Write out every line of the material below without changing a word, and omit the pictures.

--- begin Data shown ---

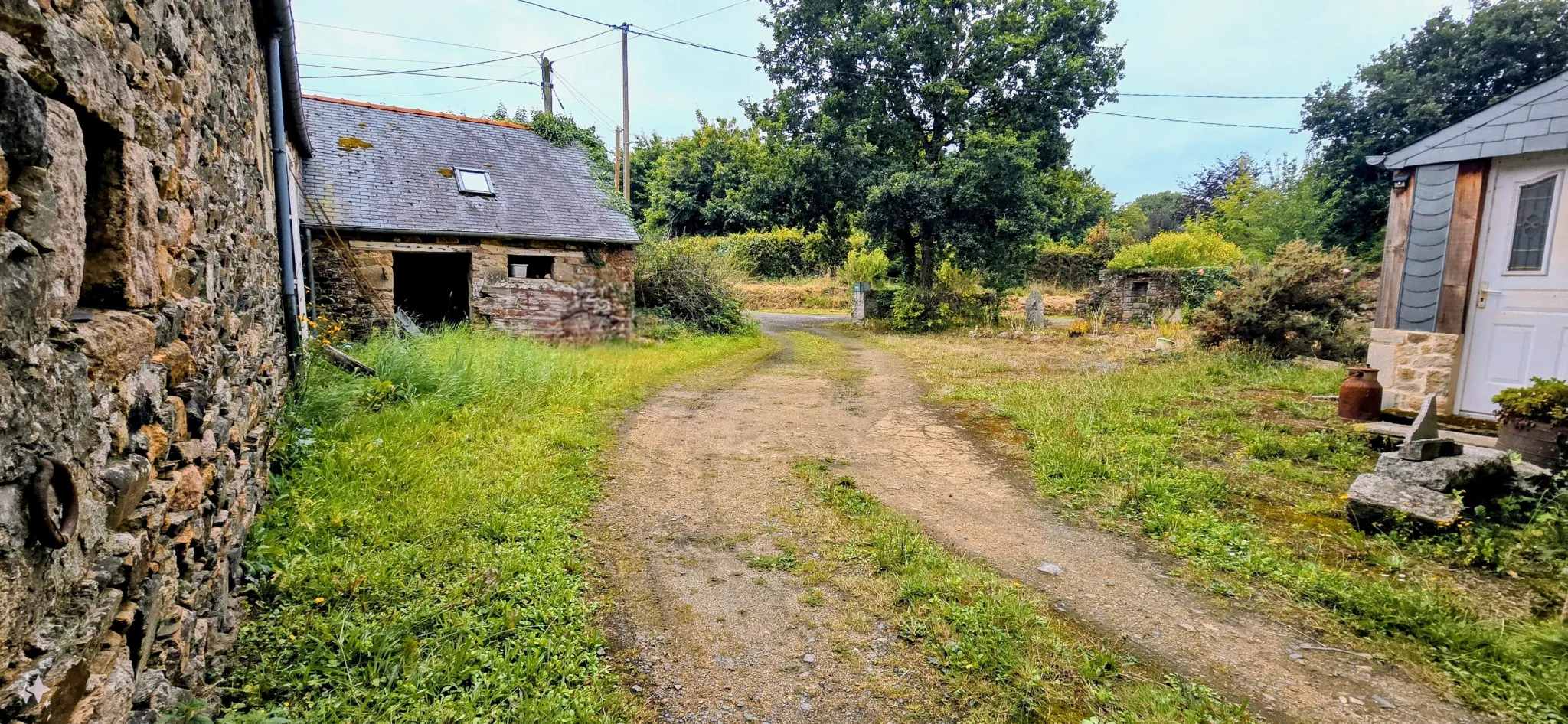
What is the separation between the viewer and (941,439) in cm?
651

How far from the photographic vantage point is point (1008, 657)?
284cm

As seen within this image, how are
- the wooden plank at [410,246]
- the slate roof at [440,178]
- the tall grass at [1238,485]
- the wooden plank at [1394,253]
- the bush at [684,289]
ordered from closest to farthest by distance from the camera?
1. the tall grass at [1238,485]
2. the wooden plank at [1394,253]
3. the wooden plank at [410,246]
4. the slate roof at [440,178]
5. the bush at [684,289]

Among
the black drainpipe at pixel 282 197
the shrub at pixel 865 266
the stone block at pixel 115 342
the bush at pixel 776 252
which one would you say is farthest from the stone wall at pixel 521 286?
the bush at pixel 776 252

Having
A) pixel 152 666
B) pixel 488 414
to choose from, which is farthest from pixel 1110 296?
pixel 152 666

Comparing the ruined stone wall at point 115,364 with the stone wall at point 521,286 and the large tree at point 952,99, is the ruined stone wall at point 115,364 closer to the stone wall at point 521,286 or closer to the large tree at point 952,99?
the stone wall at point 521,286

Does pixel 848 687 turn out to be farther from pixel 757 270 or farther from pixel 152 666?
pixel 757 270

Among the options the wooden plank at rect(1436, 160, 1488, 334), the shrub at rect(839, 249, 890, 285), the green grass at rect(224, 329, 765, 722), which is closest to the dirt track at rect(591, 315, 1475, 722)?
the green grass at rect(224, 329, 765, 722)

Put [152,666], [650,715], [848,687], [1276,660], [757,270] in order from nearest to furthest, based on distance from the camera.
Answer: [152,666] → [650,715] → [848,687] → [1276,660] → [757,270]

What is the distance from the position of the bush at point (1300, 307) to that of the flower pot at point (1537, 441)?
6.51m

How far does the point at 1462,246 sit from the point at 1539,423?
272 cm

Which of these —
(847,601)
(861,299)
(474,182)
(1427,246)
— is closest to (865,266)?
(861,299)

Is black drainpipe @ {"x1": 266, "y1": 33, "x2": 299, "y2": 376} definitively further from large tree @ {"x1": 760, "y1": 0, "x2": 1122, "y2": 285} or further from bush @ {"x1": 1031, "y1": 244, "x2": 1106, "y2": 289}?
bush @ {"x1": 1031, "y1": 244, "x2": 1106, "y2": 289}

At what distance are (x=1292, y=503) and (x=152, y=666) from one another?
604cm

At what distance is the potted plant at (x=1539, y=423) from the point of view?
4809 mm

--- end Data shown ---

(The result)
What is the separation between the viewer and (941,439) in cm?
651

How far from the photographic vantage point is point (1008, 657)?
284cm

As seen within this image, how are
- the wooden plank at [410,246]
- the slate roof at [440,178]
- the tall grass at [1238,485]
- the wooden plank at [1394,253]
- the bush at [684,289]
ordered from closest to farthest by distance from the camera?
1. the tall grass at [1238,485]
2. the wooden plank at [1394,253]
3. the wooden plank at [410,246]
4. the slate roof at [440,178]
5. the bush at [684,289]

Among
the black drainpipe at pixel 282 197
the shrub at pixel 865 266
the stone block at pixel 115 342
the bush at pixel 776 252
which one would you say is farthest from the stone wall at pixel 521 286?
the bush at pixel 776 252

Having
A) pixel 152 666
B) pixel 488 414
to choose from, which is farthest from pixel 1110 296?
pixel 152 666

Comparing the ruined stone wall at point 115,364 with the stone wall at point 521,286 and the large tree at point 952,99, is the ruined stone wall at point 115,364 closer to the stone wall at point 521,286 or closer to the large tree at point 952,99?
the stone wall at point 521,286

Does pixel 848 687 turn out to be farther from pixel 757 270 or farther from pixel 152 666?
pixel 757 270

Among the options the wooden plank at rect(1436, 160, 1488, 334), the shrub at rect(839, 249, 890, 285), the green grass at rect(224, 329, 765, 722), which is closest to the dirt track at rect(591, 315, 1475, 722)?
the green grass at rect(224, 329, 765, 722)

Put [152,666], [650,715], [848,687], [1276,660], [757,270] in order from nearest to furthest, based on distance from the camera.
Answer: [152,666] → [650,715] → [848,687] → [1276,660] → [757,270]

What is the distance from the position of the bush at point (1300, 307) to that of the flower pot at point (1537, 441)?
6.51m

How far does the point at 1462,246 sit from the point at 1539,423?
272 cm

Which of these —
(847,601)
(861,299)
(474,182)
(1427,246)
— is closest to (865,266)?
(861,299)

Is black drainpipe @ {"x1": 266, "y1": 33, "x2": 299, "y2": 376} definitively further from large tree @ {"x1": 760, "y1": 0, "x2": 1122, "y2": 285} or further from bush @ {"x1": 1031, "y1": 244, "x2": 1106, "y2": 289}?
bush @ {"x1": 1031, "y1": 244, "x2": 1106, "y2": 289}

At what distance are (x=1292, y=503) and (x=152, y=666) from one another?
604cm

At what distance is the potted plant at (x=1539, y=423) from the point of view?
4809 mm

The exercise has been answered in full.